▶ Document passage:
While visiting Washington, she met the Vice President Millard Fillmore, months before he suddenly became president in 1850. It was like so many DC relationships, part business, part pleasure. Unlike many such relationships, it appears to have remained within proper bounds—although it did get messy. Fillmore’s wife Abby died in 1853. His remarriage in 1858 shifted the tectonic plates of their friendship: Charles M. Snyder, who published 150 of their letters, says Dix’s tone changed, hiding from her apparent disappointment by sticking to business.
One typical exchange, if rendered less stiffly, could sound like two friends grumbling about media and politics today. On September 24, 1858, Dix observed: “it is consoling amidst the much that is evil and vicious to know that goodness is wider spread, and more certainly anchored than evil in our land. Bad deeds are widely printed, while small note is made of daily and incidental well-doing. Therefore the former comes to be magnified as dominant.”

▶ List of tasks:
[a] Change "tectonic plates" to "foundations" in everything from "While visiting Washington, she" down to "sticking to business." of the passage on Dix and Fillmore, and write out that stretch.
[b] Write the next few sentences of the passage on Dix and Fillmore, starting after its last sentence.

▶ Information given:
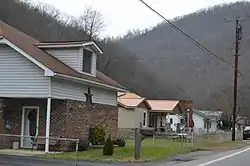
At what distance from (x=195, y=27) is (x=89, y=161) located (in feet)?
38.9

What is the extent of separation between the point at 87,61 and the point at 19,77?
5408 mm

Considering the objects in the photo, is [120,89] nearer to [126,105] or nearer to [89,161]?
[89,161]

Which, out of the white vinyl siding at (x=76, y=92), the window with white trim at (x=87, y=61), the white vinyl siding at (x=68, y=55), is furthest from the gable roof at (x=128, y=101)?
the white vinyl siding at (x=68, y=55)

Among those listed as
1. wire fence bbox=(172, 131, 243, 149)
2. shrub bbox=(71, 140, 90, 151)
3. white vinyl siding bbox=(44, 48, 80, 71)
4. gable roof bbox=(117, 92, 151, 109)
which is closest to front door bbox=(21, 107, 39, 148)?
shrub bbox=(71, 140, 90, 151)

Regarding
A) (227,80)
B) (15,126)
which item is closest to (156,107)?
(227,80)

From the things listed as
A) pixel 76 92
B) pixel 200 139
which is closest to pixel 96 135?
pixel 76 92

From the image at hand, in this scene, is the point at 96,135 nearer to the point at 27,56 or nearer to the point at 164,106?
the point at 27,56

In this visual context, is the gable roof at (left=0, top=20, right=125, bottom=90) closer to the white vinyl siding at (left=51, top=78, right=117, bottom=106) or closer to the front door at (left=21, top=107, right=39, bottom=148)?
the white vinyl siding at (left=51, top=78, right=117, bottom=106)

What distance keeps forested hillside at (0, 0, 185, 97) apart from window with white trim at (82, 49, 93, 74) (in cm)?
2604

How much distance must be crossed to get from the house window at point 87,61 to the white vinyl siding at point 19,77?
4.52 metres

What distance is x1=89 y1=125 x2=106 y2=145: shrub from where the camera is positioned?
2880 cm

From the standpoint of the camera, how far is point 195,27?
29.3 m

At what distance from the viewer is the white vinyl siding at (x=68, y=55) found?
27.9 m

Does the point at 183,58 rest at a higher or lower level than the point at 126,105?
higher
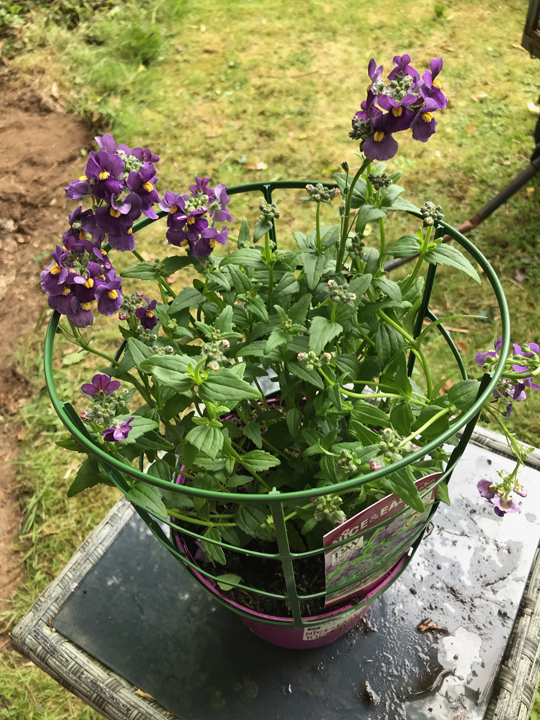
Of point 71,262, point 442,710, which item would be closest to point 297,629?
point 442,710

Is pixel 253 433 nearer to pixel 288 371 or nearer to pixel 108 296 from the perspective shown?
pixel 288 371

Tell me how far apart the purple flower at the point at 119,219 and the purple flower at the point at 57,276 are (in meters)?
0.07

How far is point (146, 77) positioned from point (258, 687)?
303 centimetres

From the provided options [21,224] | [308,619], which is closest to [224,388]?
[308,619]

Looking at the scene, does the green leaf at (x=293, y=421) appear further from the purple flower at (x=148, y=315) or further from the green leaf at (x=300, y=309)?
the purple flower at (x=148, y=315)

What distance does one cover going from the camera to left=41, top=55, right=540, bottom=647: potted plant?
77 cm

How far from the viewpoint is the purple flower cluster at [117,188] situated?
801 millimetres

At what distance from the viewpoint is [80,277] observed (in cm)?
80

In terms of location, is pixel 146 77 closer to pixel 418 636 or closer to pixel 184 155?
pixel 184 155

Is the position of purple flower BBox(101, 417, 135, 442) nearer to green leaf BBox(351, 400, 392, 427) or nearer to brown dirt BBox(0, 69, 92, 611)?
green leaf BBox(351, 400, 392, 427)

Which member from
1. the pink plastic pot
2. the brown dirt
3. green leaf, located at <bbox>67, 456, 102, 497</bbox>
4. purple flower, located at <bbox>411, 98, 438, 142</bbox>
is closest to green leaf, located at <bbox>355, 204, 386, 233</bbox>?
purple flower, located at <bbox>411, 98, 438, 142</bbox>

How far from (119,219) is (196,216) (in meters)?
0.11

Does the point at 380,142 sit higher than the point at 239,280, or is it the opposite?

▶ Answers:
[a]
While visiting Washington, she met the Vice President Millard Fillmore, months before he suddenly became president in 1850. It was like so many DC relationships, part business, part pleasure. Unlike many such relationships, it appears to have remained within proper bounds—although it did get messy. Fillmore’s wife Abby died in 1853. His remarriage in 1858 shifted the foundations of their friendship: Charles M. Snyder, who published 150 of their letters, says Dix’s tone changed, hiding from her apparent disappointment by sticking to business.

[b]
Fillmore responded flirtatiously: “I wish I could see your genial face, and catch your quiet smile.” Covering his fears about the looming Civil War, he wrote: “I am looking on calmly, hoping for the best and bracing my nerves for the worst.” Bemoaning “the tendency to lawless anarchy among the people” he nevertheless trusted “the conservative power of the better portion of community to correct these evils, and save the last Republic from becoming a stench in the nostrils of nations.”
Although some scholars label her “the Forgotten Samaritan,” Dix was well-known enough—and important enough—to help launch nursing as a profession during the Civil War, training over 2000 nurses. Her appointment as Superintendent of Army nurses—despite lacking any nursing training—made her “the first woman to serve in a federal-level executive position,” the New York Times recently noted. In one of many nods to sexism, she helped make the new profession respectable for women by seeking nurses who, the journalist Mary Livermore wrote, were “plain almost to repulsion in dress, and devoid of personal attractions.”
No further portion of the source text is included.